Während der NS-Zeit waren Bewohner der Hufeisensiedlung und der Siedlung am Krugpfuhl in unterschiedlicher Form am Widerstand gegen den Nationalsozialismus beteiligt. Heute erinnern zahlreiche Stolpersteine an sie. Doch der Terror der Nazis schlug auch hier zu, viele Sozialdemokraten und Kommunisten wurde verhaftet. In ihre Wohnungen zogen zwischen 1934 und 1938 auch führende Nazis ein, darunter Adolf Eichmann, der den Holocaust maßgeblich organisiert hat.

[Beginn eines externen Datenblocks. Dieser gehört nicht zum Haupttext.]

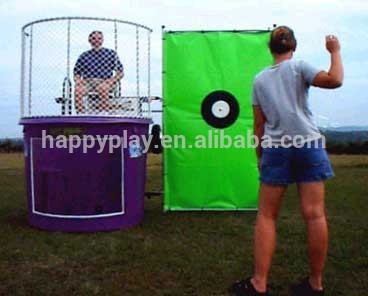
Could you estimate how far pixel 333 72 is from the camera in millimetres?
2955

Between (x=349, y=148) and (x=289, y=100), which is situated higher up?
(x=289, y=100)

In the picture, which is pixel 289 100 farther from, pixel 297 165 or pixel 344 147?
pixel 344 147

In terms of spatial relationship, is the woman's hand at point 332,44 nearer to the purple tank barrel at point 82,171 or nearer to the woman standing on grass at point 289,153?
the woman standing on grass at point 289,153

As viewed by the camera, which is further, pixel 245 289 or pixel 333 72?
pixel 245 289

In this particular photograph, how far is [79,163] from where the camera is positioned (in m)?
5.28

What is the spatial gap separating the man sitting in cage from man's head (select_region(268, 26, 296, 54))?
259 centimetres

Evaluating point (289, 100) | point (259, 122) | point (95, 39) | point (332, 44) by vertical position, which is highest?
point (95, 39)

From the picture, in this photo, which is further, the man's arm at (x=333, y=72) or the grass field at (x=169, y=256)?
the grass field at (x=169, y=256)

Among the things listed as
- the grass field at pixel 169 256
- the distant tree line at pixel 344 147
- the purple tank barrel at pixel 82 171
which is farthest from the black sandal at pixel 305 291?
the distant tree line at pixel 344 147

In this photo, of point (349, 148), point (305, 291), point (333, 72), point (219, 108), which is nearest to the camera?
point (333, 72)

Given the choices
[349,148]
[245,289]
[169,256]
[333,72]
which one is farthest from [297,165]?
[349,148]

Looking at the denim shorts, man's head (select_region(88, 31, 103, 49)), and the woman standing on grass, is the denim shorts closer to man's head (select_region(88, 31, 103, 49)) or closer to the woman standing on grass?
the woman standing on grass

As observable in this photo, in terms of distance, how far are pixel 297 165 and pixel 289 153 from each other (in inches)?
3.7

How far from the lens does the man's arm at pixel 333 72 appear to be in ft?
9.69
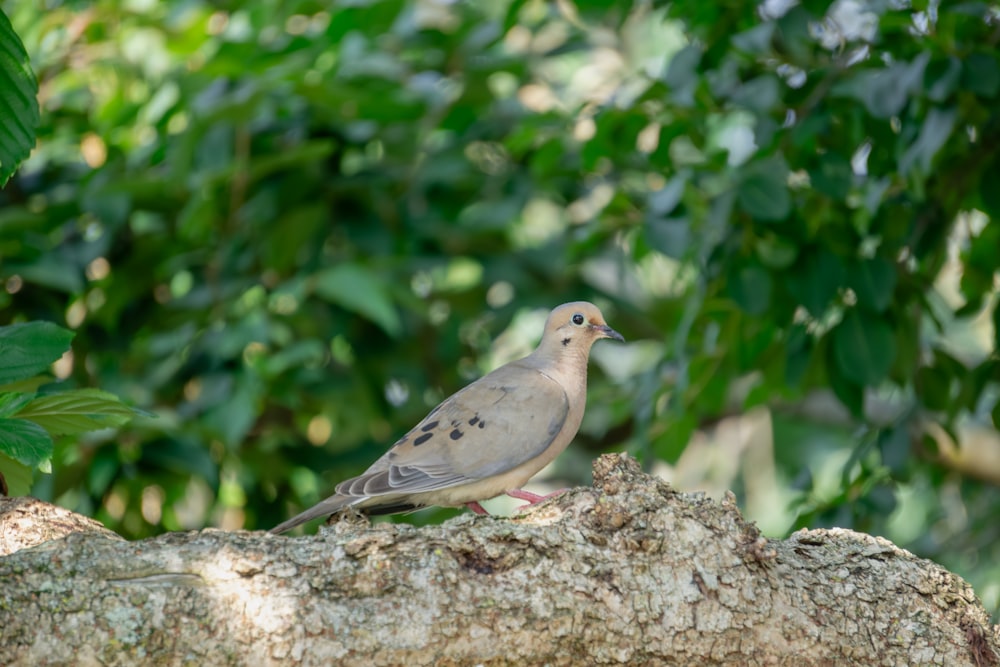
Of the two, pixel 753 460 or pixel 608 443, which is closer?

Bekannt ist der Ortsteil Britz natürlich auch für seine Baumblüte. Vor allem die Kirschblüte in der Onkel-Bräsig-Straße zieht im Frühling die Massen an. Vermutlich kommen sie aber vor allem zum Rummel, der jedes Jahr direkt daneben an der Parchimer Allee stattfindet. Das Baumblütenfest gibt es bereits seit 1946.
Bis Anfang des 20. Jahrhundert war die Gegend kaum besiedelt. Wo heute die Hufeisensiedlung steht, befand sich einst das Rittergut Britz. Nicht weit entfernt das Schloss und der Gutshof Britz. Das Schloss diente in der Nachkriegszeit als Kinderheim, heute ist es ein Museum, genauso wie der damalige Pferde- und Ochsenstall des Gutshofs, in dem sich das Museum Neukölln befindet. Der ehemalige Hof wird heute in verschiedener Form kulturell genutzt, es gibt eine Freiluftbühne, eine Musikschule sowie den Kulturstall.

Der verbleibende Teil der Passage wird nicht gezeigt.